About the interviewer: I am Amir Kayvanjoo, a PhD student in the field of Molecular Biomedicine at LIMES institute, research group of Dr. Mass, University of Bonn. I have done my bachelor in Biology-Animal Sciences in Iran and later my Master in Life Sciences Informatics with the focus on data science and chemoinformatics at the University of Bonn. In a series of articles, I would like to address a topic that many biology students might have heard of; bioinformatics and transiting from traditional biological experiments to computational biology. In this article, I have done an interview with Nico Reusch, who has combined both, bioinformatics and wet-lab experiments, during his studies.
About the interviewee: Nico Reusch is a PhD student at LIMES institute in the research group of Prof. Schultze with a project that is focused on Bioinformatics and Immunoregulation. He has started his academic career in 2012 at the Saarland University and the University of Strasbourg in a binational Bachelor in Human and Molecular Biology. During his Bachelor thesis, he investigated the link between autophagy and the autoimmune disease systemic lupus erythematosus. He graduated in 2015 and later decided to enroll for the Master’s Degree of Immunobiology at the University of Bonn in 2016. For the past two years, he has focused on the field of immunoregulation, bioinformatics, and genomics and he managed to become specialized in doing single-cell RNA sequencing experiments in addition to the analysis of big data. In his current PhD project, he is focusing on the elucidation of intercellular communication in perturbed blood.
1. You have recently started your PhD with a major difference from your focus during your studies. How did you get familiar with bioinformatics?
My first time getting into contact with bioinformatics was already during my Bachelor studies. During a two-weeks practical course I got familiar with basic commands in Python. However, it took me another three years before I dived into the world of bioinformatics again.
2. So, did you have any idea about it when you started your bachelor? Or could you imagine you would end up in the field one day?
When I started my Bachelor, I expected my future job to be only based on working in a laboratory. However, the availability of high-throughput technologies in all biological fields brings along the necessity to use computational approaches to unravel complex biological systems.

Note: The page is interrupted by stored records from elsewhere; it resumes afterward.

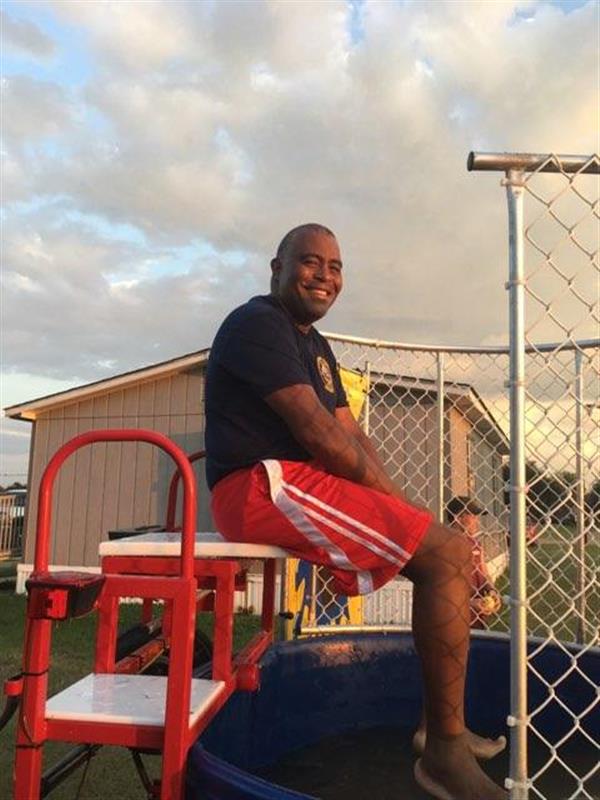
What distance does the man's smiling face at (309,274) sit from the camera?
2.30 metres

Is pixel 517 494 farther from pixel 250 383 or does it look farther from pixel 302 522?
pixel 250 383

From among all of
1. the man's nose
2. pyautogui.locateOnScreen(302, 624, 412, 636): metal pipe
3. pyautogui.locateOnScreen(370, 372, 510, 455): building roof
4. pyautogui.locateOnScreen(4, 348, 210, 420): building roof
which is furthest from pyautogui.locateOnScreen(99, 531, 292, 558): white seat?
pyautogui.locateOnScreen(4, 348, 210, 420): building roof

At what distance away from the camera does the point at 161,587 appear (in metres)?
1.78

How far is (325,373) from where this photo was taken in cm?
252

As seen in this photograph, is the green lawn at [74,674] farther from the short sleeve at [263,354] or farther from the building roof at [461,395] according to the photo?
the building roof at [461,395]

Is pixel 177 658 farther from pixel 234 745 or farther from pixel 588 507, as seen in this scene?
pixel 588 507

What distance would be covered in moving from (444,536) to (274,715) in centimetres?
138

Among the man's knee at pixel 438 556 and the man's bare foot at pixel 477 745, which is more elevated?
the man's knee at pixel 438 556

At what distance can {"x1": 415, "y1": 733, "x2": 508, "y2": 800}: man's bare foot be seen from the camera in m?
1.64

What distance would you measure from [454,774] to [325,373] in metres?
1.32

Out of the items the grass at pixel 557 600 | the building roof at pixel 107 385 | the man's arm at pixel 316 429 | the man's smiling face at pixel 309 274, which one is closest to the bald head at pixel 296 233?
the man's smiling face at pixel 309 274

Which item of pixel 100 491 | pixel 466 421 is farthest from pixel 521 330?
pixel 466 421

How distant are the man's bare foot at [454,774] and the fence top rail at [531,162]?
4.52ft

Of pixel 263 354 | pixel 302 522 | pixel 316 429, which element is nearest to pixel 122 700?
pixel 302 522
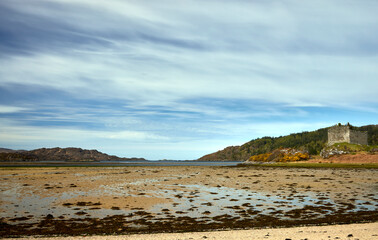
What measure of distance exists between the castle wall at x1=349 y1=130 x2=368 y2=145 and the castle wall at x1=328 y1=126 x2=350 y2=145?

I thus soon became interested in getting into computational analysis.
3. What difficulties did you face during your transition from wet lab to dry lab?

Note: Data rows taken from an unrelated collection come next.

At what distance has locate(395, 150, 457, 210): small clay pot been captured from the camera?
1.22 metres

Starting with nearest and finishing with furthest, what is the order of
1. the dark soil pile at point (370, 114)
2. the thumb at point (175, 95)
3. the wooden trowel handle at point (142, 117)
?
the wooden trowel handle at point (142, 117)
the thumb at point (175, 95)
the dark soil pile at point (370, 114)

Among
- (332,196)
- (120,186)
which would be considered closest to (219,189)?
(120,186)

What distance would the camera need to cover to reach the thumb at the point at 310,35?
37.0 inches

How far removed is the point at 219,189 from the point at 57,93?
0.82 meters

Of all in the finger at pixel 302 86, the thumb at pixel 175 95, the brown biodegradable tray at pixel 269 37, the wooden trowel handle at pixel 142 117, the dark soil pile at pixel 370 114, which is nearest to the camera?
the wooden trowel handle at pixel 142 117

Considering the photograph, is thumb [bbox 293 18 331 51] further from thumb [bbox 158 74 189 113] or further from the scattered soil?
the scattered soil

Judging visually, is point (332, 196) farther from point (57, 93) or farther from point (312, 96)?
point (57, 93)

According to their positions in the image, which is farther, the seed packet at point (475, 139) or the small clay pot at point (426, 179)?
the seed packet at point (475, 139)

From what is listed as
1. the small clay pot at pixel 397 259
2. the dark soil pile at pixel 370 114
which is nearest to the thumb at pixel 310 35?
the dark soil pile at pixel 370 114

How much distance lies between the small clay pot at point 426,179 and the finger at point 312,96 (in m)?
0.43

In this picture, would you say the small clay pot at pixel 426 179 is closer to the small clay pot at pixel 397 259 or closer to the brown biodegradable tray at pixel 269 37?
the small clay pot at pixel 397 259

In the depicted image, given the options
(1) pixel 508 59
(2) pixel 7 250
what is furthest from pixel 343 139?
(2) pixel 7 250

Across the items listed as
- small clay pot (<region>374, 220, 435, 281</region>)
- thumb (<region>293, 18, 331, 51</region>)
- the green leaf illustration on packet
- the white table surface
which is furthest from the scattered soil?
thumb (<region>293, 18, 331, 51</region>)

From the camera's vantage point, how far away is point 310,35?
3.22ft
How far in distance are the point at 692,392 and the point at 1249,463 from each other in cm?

The transition from pure wet lab work to computational analysis is more difficult than one would expect. First of all, it is a different kind of time management. Instead of planning an experiment from morning to late afternoon, you need to set yourself some aims that you want to accomplish during one day. Often, these aims need to be postponed when the solution is not as straight-forward as initially thought. Also, one needs a lot of coffee in the beginning to fight the tiredness caused by the immobility in front of the screen. 😉
4. Do you think it is easier for a biologist to learn informatics or vice versa? What is your point of view?
I think this question is very project specific. If you want to have a holistic understanding of a certain biological question and analyze it from a systems biological point of view, I would consider a background in biology more useful than pure informatics. The complexity of biological and chemical pathways that is taught in five years of studies is hard to catch up on, whereas understanding one out of many programming languages and applying a pre-formulated pipeline can easily be learned in little time. On the other hand, if you want to set up new analytical pipelines, a strong background in informatics may be pivotal as you have a better understanding of statistics and writing code.
5. Some people these days say that there is going to be no future for people who are focused on wet lab. What is your opinion about it?
Who am I to judge, as I have just started my career in the field?! I can only speak from my experience and certainly people with good practical skills will always be needed. Without experienced biologists and chemists designing new high-throughput technologies there would not be any ‘big data’ to analyze. Also, most results from computational analysis will still need to be confirmed in the wet-lab. What holds true to what you say is that the data that is generated in everyday laboratory experiments becomes more and more extensive. To analyze these data, it is more and more useful to be able to perform basic computational analysis, for instance to generate dimensionality reductions of flow-cytometry data or to analyze your own sequencing data.
6. How do you like bioinformatics in comparison to regular lab work? Can you give us some pros and cons?
I really like the world of bioinformatics as it paves the way towards a systematic understanding of biological pathways. As you usually analyze data for multiple projects in parallel you learn a lot about different projects from deciphering developmental trajectories in animal models to the elucidation of human diseases. However, one may get lost in the vast amount of different packages and comparisons to use. Often it is difficult to find a stopping point where an analysis is “finished”. Physically speaking, sitting in front of the screen all day may be very tiring, whereas lab work is usually more active and diverse.
7. What are your recommendations for people who are considering a shift to bioinformatics?
In general, I would recommend to first start with some tutorials back home. There are many free courses out there that nicely teach the basics of programming in R or Python. Moreover, I would recommend a lab rotation in a bioinformation group to get first insights into the field. Only after analyzing some data by yourself you will know if you really like working on a computer all day.
8. Any last words for our readers?
I would recommend everyone to try to get your hands on basic tutorials in bioinformatics and you will see that it is actually much easier than you think and even with the basics you can analyze much of your data a lot nicer than with most commercial visualization tools.